O ajuste fiscal de Haddad, ou
ainda: como implodir a esquerda brasileira e permitir o retorno
do neofascismo
O ano mal começou, porém, as medidas de
ajuste fiscal representam um duro golpe ao assalariado brasileiro. Dentre as
medidas a afligir o largo espectro de assalariados estão o aumento da taxa
Selic – que alcançará 15% em março deste ano, conforme projeções do próprio
BACEN –; o reajuste do salário mínimo, que receberá um novo freio de contenção;
além da redução do abono PIS/PASEP às pessoas que recebem até dois salários
mínimos. Para compor o quadro de redução do poder de compra do trabalhador em
senso lato, os requisitos para o gozo do BPC (benefício de prestação
continuada) tornam-se mais rígidos, em um cenário no qual a inflação real não
apresenta sinais de queda, sobretudo para as pessoas com menor poder
aquisitivo. Tais medidas implicam em uma tentativa governamental alinhada à
classe dominante de reduzir o déficit primário brasileiro a zero, sem que com
isso seja discutido o percentual dos gastos públicos dedicados ao serviço da
dívida.
As classes dominantes no comando, seja
o latifundiário agrícola, o agrobusiness ou a burguesia financeira, que sempre
ocuparam o poder e agiram em detrimento do trabalhador, alcançaram algo inédito
em um governo de esquerda, o feito de controlar sem concessões. Os próximos
parágrafos serão dedicados a esmiuçar em que consistiram as recentes mudanças,
parte reflexo do novo teto de gastos, bem como outras leis e medidas que
possuem por resultado último ora diminuir a participação econômica e o poder de
compra da população, ora estrangular direitos sociais e transferir renda ao
topo da pirâmide.
Conforme será demonstrado em uma
análise mais profunda da austeridade, o uso do discurso de ampliação da classe
média, endossado pela mídia e pelo governo, tem por intuito esvaziar o
verdadeiro contraste de forças presente no país e criar um contingente
populacional apático e incapaz de se mobilizar para derrubar os pilares
trabalhistas, monetários e fiscais da austeridade.1 Alinhado
aos ganhos sem precedentes dos quais desfruta o capital especulativo, pautados
em um uma política monetária e fiscal que serve aos interesses da classe
dominante, a pauta austeridade erode o último bastião de confiança que o povo
possuía na figura histórica do presidente Lula.

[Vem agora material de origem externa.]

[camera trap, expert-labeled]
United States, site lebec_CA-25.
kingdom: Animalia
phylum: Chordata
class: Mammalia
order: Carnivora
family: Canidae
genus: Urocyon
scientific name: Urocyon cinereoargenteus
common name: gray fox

O intuito do presente artigo consiste
em avaliar a implementação de medidas econômicas marcadamente neoliberais e
demonstrar como a política de austeridade contra o povo trabalhador é nociva às
bases de sustentação do governo. Tal movimento de perda de sustentação
desencadeará a impreterível mudança de inclinação política em direção aos
setores autoritários e neofascistas da política,2 que não
obstante fazerem uso da mesma política econômica, e se aproveitam da tônica de
ataque direto ao Estado para erodir a confiança da população nas aspirações
democráticas e emancipatórias do povo. Assim, o ataque que parte de dentro do
próprio governo no sentido de rever as conquistas históricas em favor do
trabalhador, como o aumento real do salário mínimo, implicam em grave ameaça às
conquistas da recente democracia brasileira.
·
Matar
dois coelhos com uma cajadada só: recrudescem as regras de concessão do BPC e o
aumento do salário mínimo resta condicionado ao “novo calabouço” fiscal
A mudança legislativa trazida pela Lei
nº 15.077/2024 substitui o percentual de aumento do salário mínimo do
incremento do PIB aos parâmetros do arcabouço fiscal. A justificativa de fundo
para tal mudança baseia-se na economia que a diminuição do valor anteriormente projetado
trará aos cofres públicos, pois o salário mínimo condiciona o valor de pensões,
do BPC, auxílios e outros instrumentos através dos quais o governo distribui
renda. Aliado ao enrijecimento dos requisitos para concessão do BPC constata-se
a clara tendência de ser responsável do ponto de vista fiscal, empobrecendo o
trabalhador. Talvez a frequência com a qual se ouça falar na necessidade de
cortar gastos, de recrudescer a política para a esfera da escassez impeça que o
quadro real se apresente, aquele em que a vida do trabalhador se torna nua,3 precária,
desprezível. Aos que têm fome, o mínimo; aos que se alimentam de ideologia, a
alienação completa. Um contingente da cidade que vive alijado à categoria da
sobrevivência na classe média, com uma renda a partir de R$ 3.400, recebeu como
prêmio de consolação pertencer a tal grupo. É o empreendedor de si mesmo,
uberizado e precarizado, cujo acréscimo na renda corresponde à completa erosão
dos seus direitos trabalhistas e previdenciários.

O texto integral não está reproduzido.